DOCUMENT PASSAGE
>>>
When it was revealed in April that Veterans Affairs officials maintained secret wait lists and covered up wait times for veterans seeking health care at the VA facility in Phoenix, the alleged deaths of at least 40 such veterans stoked national outrage.
But those long wait times and cover-ups didn't cause any deaths at the Phoenix VA hospital, according to a report released today by the VA's inspector general.
"While the case reviews in this report document poor quality of care, we are unable to conclusively assert that the absence of timely quality care caused the deaths of these veterans," the report said.
The VA's investigators identified "28 instances of clinically significant delays in care associated with access to care or patient scheduling." Of those 28, six patients died -- but not necessarily because of a lack of timely care, according to the report.
The report acknowledges that in several instances, delays in care "could have," "may have," or "might have" led to patients' subsequent deterioration. Investigators also acknowledged that early interventions "might have forestalled ... death" for one patient who died of heart trouble or "might have altered the outcome" for two patients who succumbed to suicide.
Dr. Sam Foote, the man who exposed unethical practices at the Phoenix VA Health System, where he worked, disagreed with the OIG assessment.
"If [a delay] was clinically significant then it would have had an impact, and if the patient died and it was clinically significant and had an impact, then it had an impact on the death," Foote said in an interview with ABC News. "That's how any normal, logical thinking person would interpret those statements."
The families of patients who died while waiting place the blame squarely on the VA. Sally Breen's father-in-law, a Navy vet, was unable to schedule an appointment at the Phoenix VA and died of bladder cancer.
"The VA, they're at fault why my dad is dead," she said. "We watched him die and it was disgraceful."
Breen has retained a lawyer and plans to file suit against the VA, she told ABC News.
Overall, the inspector general's office outlined 45 clinical cases, and while it found "unacceptable and troubling lapses in follow-up, coordination, quality and continuity of care," it also said the original claim by Foote and other whistleblowers that 40 patients died while waiting was unsubstantiated because the whistleblower who sparked the investigation -- and the ensuing national outcry -- didn't provide investigators with enough information.
<<<
SOURCE INFORMATION
>>>
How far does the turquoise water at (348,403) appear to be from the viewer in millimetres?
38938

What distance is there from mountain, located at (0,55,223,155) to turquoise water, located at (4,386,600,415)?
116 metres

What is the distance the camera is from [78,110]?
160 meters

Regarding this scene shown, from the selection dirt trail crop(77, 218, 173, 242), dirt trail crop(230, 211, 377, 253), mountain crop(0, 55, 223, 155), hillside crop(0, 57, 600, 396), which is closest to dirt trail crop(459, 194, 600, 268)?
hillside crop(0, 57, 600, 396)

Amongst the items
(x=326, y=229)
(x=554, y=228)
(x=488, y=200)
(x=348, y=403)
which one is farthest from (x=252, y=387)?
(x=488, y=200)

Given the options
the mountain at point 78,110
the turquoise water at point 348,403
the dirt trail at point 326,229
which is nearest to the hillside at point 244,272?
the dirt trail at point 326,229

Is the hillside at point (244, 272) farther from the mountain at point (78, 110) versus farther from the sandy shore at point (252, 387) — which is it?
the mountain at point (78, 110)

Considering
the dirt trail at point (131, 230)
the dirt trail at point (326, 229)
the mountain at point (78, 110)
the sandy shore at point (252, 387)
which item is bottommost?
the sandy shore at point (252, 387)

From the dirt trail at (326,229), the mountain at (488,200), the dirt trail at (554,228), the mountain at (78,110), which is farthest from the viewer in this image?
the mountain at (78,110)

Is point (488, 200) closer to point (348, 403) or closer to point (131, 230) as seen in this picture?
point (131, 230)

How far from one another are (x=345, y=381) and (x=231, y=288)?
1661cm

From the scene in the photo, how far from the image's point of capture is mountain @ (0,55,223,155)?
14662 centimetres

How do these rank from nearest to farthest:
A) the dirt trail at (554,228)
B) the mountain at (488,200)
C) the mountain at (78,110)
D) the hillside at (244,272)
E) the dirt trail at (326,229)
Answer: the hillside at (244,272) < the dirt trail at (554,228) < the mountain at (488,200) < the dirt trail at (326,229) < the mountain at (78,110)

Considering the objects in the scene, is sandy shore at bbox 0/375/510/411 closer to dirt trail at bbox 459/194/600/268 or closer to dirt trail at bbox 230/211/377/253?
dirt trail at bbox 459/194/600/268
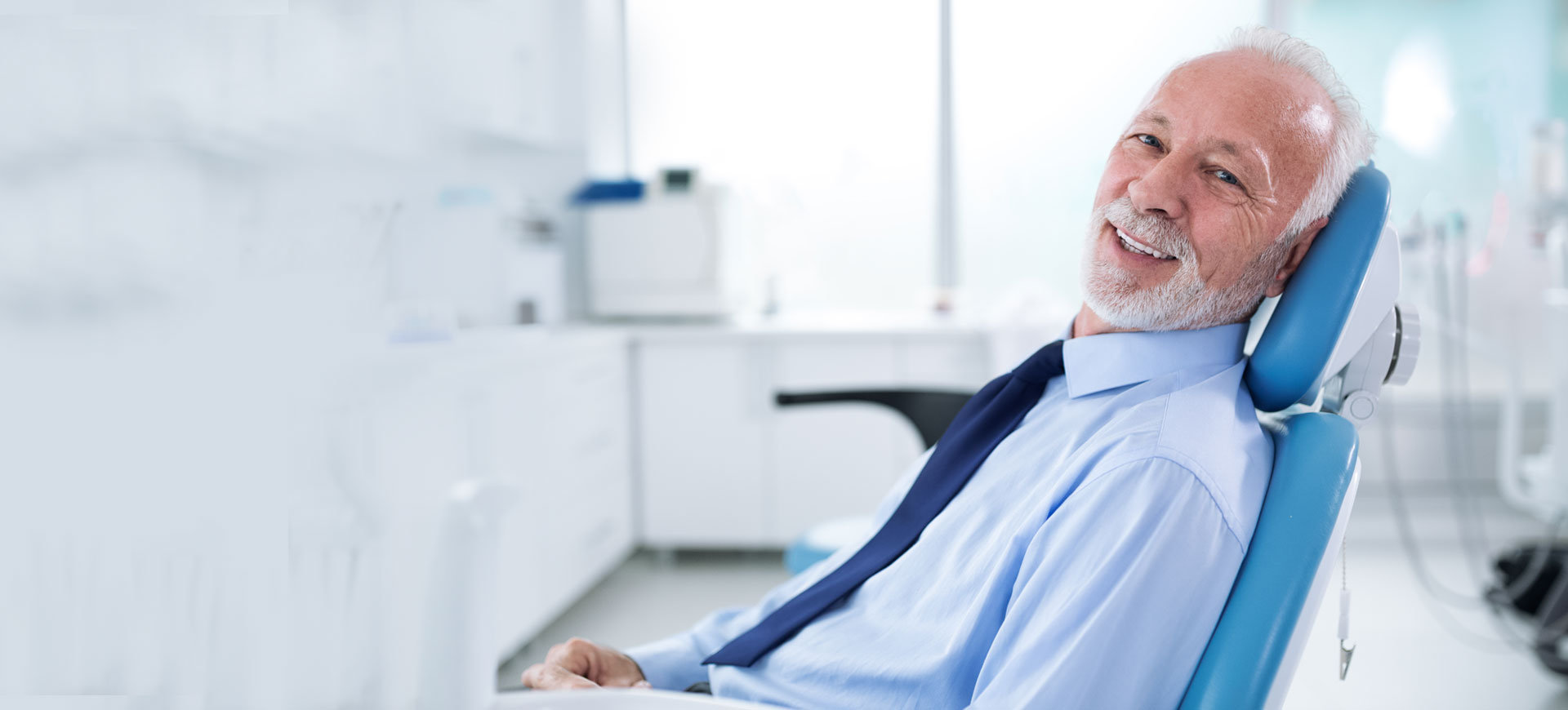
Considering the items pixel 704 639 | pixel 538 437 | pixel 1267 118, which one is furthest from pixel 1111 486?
pixel 538 437

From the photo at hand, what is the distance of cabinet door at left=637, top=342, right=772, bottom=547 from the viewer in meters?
2.93

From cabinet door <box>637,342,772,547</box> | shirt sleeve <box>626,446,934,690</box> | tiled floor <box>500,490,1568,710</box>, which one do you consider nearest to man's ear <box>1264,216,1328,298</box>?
shirt sleeve <box>626,446,934,690</box>

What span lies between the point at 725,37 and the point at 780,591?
2.81 meters

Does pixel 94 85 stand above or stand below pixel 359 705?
above

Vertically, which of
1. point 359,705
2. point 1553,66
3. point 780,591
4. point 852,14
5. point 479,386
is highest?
point 852,14

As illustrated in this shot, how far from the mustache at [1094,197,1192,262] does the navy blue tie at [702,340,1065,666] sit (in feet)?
0.52

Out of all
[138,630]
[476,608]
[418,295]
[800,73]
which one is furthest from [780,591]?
[800,73]

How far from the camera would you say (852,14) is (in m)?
3.42

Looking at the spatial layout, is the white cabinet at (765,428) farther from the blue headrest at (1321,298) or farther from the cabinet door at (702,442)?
the blue headrest at (1321,298)

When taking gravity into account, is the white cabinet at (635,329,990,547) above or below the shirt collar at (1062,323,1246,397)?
below

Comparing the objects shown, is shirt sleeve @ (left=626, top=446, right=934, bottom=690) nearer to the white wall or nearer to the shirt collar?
the shirt collar

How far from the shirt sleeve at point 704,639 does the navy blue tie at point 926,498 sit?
39 millimetres

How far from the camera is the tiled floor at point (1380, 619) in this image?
2.02 m

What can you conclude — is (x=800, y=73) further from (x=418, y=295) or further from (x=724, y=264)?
(x=418, y=295)
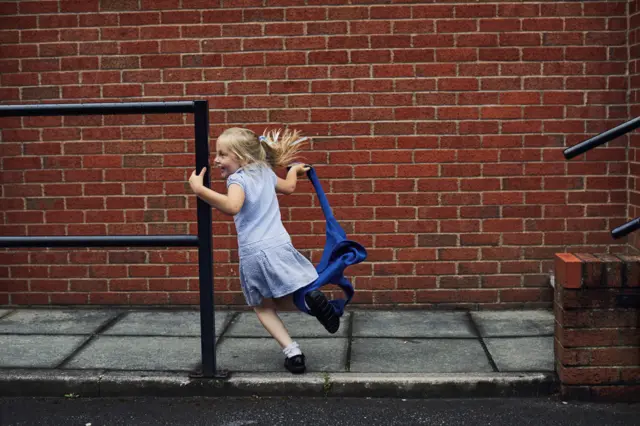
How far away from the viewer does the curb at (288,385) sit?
409 centimetres

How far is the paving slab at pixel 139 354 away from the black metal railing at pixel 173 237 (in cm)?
31

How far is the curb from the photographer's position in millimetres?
4094

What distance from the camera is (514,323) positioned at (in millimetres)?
5266

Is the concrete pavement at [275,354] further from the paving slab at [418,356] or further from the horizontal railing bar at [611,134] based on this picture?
the horizontal railing bar at [611,134]

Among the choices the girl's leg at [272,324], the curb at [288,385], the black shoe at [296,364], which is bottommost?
the curb at [288,385]

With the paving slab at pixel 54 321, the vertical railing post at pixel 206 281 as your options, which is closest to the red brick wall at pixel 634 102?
the vertical railing post at pixel 206 281

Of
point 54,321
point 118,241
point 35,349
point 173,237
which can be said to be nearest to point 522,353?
point 173,237

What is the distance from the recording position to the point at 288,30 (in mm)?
5527

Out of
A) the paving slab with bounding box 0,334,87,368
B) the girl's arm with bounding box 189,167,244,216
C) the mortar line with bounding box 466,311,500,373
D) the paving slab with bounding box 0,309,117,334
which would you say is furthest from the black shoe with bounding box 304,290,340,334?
the paving slab with bounding box 0,309,117,334

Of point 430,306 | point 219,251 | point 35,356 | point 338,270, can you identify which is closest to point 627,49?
point 430,306

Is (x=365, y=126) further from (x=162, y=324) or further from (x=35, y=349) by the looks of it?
(x=35, y=349)

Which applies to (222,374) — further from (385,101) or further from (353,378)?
Answer: (385,101)

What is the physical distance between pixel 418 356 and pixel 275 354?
775mm

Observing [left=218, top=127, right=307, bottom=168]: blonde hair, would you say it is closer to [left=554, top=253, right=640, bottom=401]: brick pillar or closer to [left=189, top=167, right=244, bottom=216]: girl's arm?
[left=189, top=167, right=244, bottom=216]: girl's arm
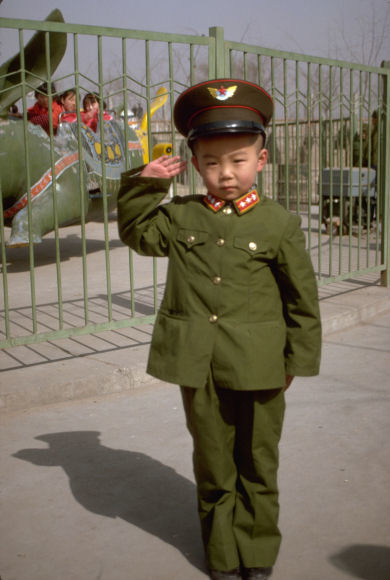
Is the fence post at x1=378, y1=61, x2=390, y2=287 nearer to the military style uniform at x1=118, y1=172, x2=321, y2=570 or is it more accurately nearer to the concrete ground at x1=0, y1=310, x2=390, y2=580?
the concrete ground at x1=0, y1=310, x2=390, y2=580

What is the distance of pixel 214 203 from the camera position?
221 cm

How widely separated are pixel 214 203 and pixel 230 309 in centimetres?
34

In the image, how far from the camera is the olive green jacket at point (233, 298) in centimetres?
214

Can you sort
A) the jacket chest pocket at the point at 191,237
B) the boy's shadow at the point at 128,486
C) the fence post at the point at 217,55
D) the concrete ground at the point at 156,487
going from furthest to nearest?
the fence post at the point at 217,55 < the boy's shadow at the point at 128,486 < the concrete ground at the point at 156,487 < the jacket chest pocket at the point at 191,237

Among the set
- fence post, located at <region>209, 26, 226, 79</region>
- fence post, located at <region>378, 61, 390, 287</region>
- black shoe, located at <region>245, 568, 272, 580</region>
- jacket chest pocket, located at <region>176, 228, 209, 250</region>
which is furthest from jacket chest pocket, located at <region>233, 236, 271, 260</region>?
fence post, located at <region>378, 61, 390, 287</region>

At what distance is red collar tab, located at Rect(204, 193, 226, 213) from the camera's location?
220 centimetres

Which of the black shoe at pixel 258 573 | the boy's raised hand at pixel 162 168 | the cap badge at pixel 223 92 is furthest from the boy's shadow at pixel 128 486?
the cap badge at pixel 223 92

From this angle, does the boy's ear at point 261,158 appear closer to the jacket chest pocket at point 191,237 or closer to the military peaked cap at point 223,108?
the military peaked cap at point 223,108

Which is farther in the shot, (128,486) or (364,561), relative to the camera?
(128,486)

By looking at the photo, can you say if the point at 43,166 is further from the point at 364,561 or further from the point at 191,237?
the point at 364,561

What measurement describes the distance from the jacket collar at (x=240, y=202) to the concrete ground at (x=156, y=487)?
1180mm

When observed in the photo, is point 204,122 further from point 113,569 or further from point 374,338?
point 374,338

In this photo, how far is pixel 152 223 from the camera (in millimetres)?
2289

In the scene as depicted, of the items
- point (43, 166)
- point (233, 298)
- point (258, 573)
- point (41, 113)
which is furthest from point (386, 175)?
point (258, 573)
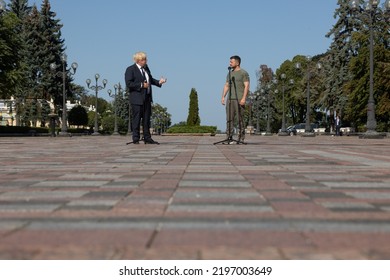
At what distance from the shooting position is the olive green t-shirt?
44.0 feet

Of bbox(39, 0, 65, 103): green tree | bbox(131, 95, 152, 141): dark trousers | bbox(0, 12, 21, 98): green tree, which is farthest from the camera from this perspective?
bbox(39, 0, 65, 103): green tree

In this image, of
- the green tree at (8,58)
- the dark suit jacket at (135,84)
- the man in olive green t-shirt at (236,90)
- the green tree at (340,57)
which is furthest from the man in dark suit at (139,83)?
the green tree at (340,57)

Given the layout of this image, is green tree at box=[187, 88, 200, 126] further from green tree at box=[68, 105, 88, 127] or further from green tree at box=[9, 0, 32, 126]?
green tree at box=[9, 0, 32, 126]

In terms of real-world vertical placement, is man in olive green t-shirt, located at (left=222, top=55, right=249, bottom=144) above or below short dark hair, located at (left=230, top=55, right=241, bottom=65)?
below

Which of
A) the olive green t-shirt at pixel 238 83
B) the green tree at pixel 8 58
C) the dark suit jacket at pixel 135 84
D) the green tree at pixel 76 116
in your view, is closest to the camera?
the olive green t-shirt at pixel 238 83

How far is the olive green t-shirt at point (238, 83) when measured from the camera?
13.4m

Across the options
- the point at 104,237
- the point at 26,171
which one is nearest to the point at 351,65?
the point at 26,171

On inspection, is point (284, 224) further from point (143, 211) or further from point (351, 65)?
point (351, 65)

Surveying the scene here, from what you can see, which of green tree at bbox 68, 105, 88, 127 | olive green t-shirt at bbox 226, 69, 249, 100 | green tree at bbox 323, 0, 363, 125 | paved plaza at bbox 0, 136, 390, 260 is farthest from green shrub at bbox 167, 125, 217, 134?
paved plaza at bbox 0, 136, 390, 260

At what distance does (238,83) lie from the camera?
13430mm

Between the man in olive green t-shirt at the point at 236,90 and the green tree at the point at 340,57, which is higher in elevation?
the green tree at the point at 340,57

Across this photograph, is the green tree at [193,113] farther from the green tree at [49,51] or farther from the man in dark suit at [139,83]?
the man in dark suit at [139,83]

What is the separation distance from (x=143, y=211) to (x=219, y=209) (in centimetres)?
49
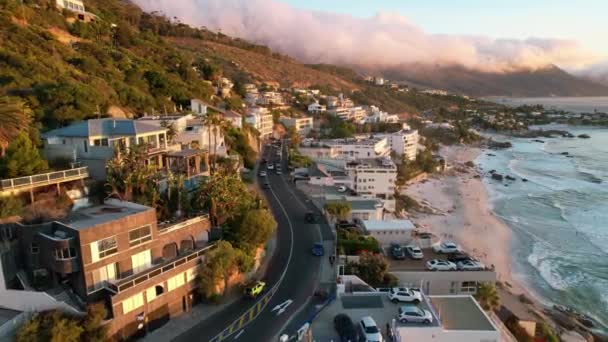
<<<
TASK LIST
(1) In the article on the Phoenix VA report, how many instances of clinically significant delays in care did the VA's investigators identify?
(2) Output the passage of the article on the Phoenix VA report that begins at the words "Dr. Sam Foote, the" and ends after "of bladder cancer.".
(3) Rewrite the paragraph of the article on the Phoenix VA report that begins "Overall, the inspector general's office outlined" in shorter form, keeping its main facts.

COMPLETED EXERCISE
(1) 28

(2)
Dr. Sam Foote, the man who exposed unethical practices at the Phoenix VA Health System, where he worked, disagreed with the OIG assessment.
"If [a delay] was clinically significant then it would have had an impact, and if the patient died and it was clinically significant and had an impact, then it had an impact on the death," Foote said in an interview with ABC News. "That's how any normal, logical thinking person would interpret those statements."
The families of patients who died while waiting place the blame squarely on the VA. Sally Breen's father-in-law, a Navy vet, was unable to schedule an appointment at the Phoenix VA and died of bladder cancer.

(3) The inspector general's office outlined 45 clinical cases. It found "unacceptable and troubling lapses in follow-up, coordination, quality and continuity of care." But it called unsubstantiated the claim by Foote and other whistleblowers that 40 patients died while waiting, because the whistleblower who sparked the investigation didn't give investigators enough information.